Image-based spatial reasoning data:
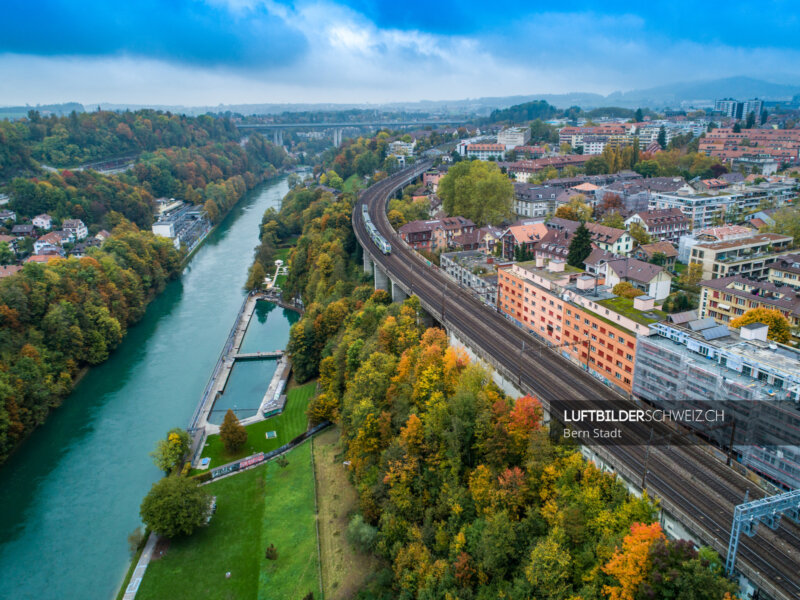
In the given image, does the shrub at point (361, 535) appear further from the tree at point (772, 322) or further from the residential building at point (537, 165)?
the residential building at point (537, 165)

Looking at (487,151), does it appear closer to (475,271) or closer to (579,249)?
(579,249)

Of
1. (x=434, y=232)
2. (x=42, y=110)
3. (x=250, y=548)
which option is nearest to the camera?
(x=250, y=548)

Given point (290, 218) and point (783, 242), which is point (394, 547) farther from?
point (290, 218)

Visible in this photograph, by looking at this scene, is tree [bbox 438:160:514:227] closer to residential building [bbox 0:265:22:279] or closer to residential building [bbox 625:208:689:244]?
residential building [bbox 625:208:689:244]

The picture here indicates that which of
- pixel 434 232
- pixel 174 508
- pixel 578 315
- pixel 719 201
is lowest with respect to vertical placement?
pixel 174 508

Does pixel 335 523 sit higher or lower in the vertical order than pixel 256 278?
lower

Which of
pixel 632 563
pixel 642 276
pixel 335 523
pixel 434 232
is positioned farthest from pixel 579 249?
pixel 632 563
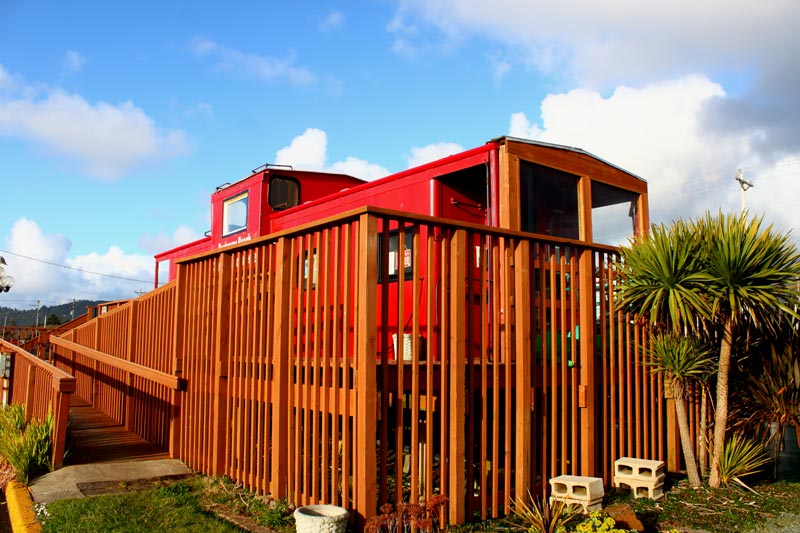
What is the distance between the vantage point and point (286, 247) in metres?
5.59

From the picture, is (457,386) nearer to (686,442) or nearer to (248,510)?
(248,510)

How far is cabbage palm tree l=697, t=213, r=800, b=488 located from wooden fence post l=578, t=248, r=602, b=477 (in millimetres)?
996

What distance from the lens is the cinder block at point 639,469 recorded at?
579 cm

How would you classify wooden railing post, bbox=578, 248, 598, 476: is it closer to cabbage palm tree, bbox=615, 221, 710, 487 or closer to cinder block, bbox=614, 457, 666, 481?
cinder block, bbox=614, 457, 666, 481

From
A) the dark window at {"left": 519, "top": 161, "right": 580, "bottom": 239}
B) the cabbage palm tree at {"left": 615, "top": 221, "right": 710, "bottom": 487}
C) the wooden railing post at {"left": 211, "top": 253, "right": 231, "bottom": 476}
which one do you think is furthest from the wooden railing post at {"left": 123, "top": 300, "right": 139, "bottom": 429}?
the cabbage palm tree at {"left": 615, "top": 221, "right": 710, "bottom": 487}

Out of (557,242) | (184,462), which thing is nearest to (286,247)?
(557,242)

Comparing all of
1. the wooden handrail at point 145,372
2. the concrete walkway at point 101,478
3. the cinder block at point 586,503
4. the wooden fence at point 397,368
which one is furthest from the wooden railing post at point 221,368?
the cinder block at point 586,503

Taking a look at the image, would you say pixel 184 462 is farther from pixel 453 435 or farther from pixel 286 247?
pixel 453 435

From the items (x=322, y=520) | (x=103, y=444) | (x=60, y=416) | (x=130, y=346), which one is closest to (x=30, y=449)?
(x=60, y=416)

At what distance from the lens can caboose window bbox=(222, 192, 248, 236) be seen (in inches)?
412

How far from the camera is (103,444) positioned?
770cm

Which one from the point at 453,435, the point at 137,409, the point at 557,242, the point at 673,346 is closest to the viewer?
the point at 453,435

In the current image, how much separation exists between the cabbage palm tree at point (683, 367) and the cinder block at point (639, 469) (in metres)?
0.49

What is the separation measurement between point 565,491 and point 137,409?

Written task: Reproduce all of the material above verbatim, omitting the pictures.

Result of the exercise:
In the given image, does the shrub at point (361, 535) appear further from the tree at point (772, 322) or further from the residential building at point (537, 165)?
the residential building at point (537, 165)

Looking at (487,151), does it appear closer to (475,271) or closer to (579,249)?
(579,249)

Of
1. (x=434, y=232)
2. (x=42, y=110)
3. (x=250, y=548)
which option is nearest to the camera?
(x=250, y=548)

Given point (290, 218) and point (783, 242), which is point (394, 547) farther from?
point (290, 218)

Visible in this photograph, by looking at this scene, is tree [bbox 438:160:514:227] closer to residential building [bbox 0:265:22:279] or closer to residential building [bbox 625:208:689:244]?
residential building [bbox 625:208:689:244]

The picture here indicates that which of
- pixel 434 232
- pixel 174 508
- pixel 578 315
- pixel 719 201
is lowest with respect to vertical placement?
pixel 174 508

Does pixel 335 523 sit higher or lower in the vertical order than pixel 256 278?
lower

Which of
pixel 632 563
pixel 642 276
pixel 335 523
pixel 434 232
is positioned farthest from pixel 579 249?
pixel 632 563
What is the distance between the vantage point and point (286, 247) in metres?
5.59

From the picture, is (457,386) nearer to (686,442) or nearer to (248,510)?
(248,510)

How far is cabbage palm tree l=697, t=213, r=800, b=488 located from wooden fence post l=578, t=248, r=602, b=477 (in millimetres)?
996

What distance from the lens is the cinder block at point 639,469 recorded at?
579 cm

How would you classify wooden railing post, bbox=578, 248, 598, 476: is it closer to cabbage palm tree, bbox=615, 221, 710, 487 or closer to cinder block, bbox=614, 457, 666, 481?
cinder block, bbox=614, 457, 666, 481

From
A) the dark window at {"left": 519, "top": 161, "right": 580, "bottom": 239}
B) the cabbage palm tree at {"left": 615, "top": 221, "right": 710, "bottom": 487}
C) the wooden railing post at {"left": 211, "top": 253, "right": 231, "bottom": 476}
which one do you think is furthest from the wooden railing post at {"left": 123, "top": 300, "right": 139, "bottom": 429}?
the cabbage palm tree at {"left": 615, "top": 221, "right": 710, "bottom": 487}

Out of (557,242) | (184,462), which thing is nearest to (286,247)?
(557,242)

Comparing all of
1. the wooden handrail at point 145,372
2. the concrete walkway at point 101,478
3. the cinder block at point 586,503
4. the wooden fence at point 397,368
which one is furthest from the wooden railing post at point 221,368?
the cinder block at point 586,503

Taking a look at the image, would you say pixel 184 462 is farther from pixel 453 435 or farther from pixel 286 247?
pixel 453 435

From the items (x=322, y=520) | (x=103, y=444) | (x=60, y=416) | (x=130, y=346), which one is closest to (x=30, y=449)?
(x=60, y=416)

At what distance from the lens can caboose window bbox=(222, 192, 248, 236) be seen (in inches)?
412

How far from the camera is (103,444) positioned?
770cm

Which one from the point at 453,435, the point at 137,409, the point at 557,242, the point at 673,346 is closest to the viewer?
the point at 453,435

In the current image, how much separation exists between the cabbage palm tree at point (683, 367) and the cinder block at point (639, 469) (in metres)?
0.49

What is the separation measurement between point 565,491 and point 137,409?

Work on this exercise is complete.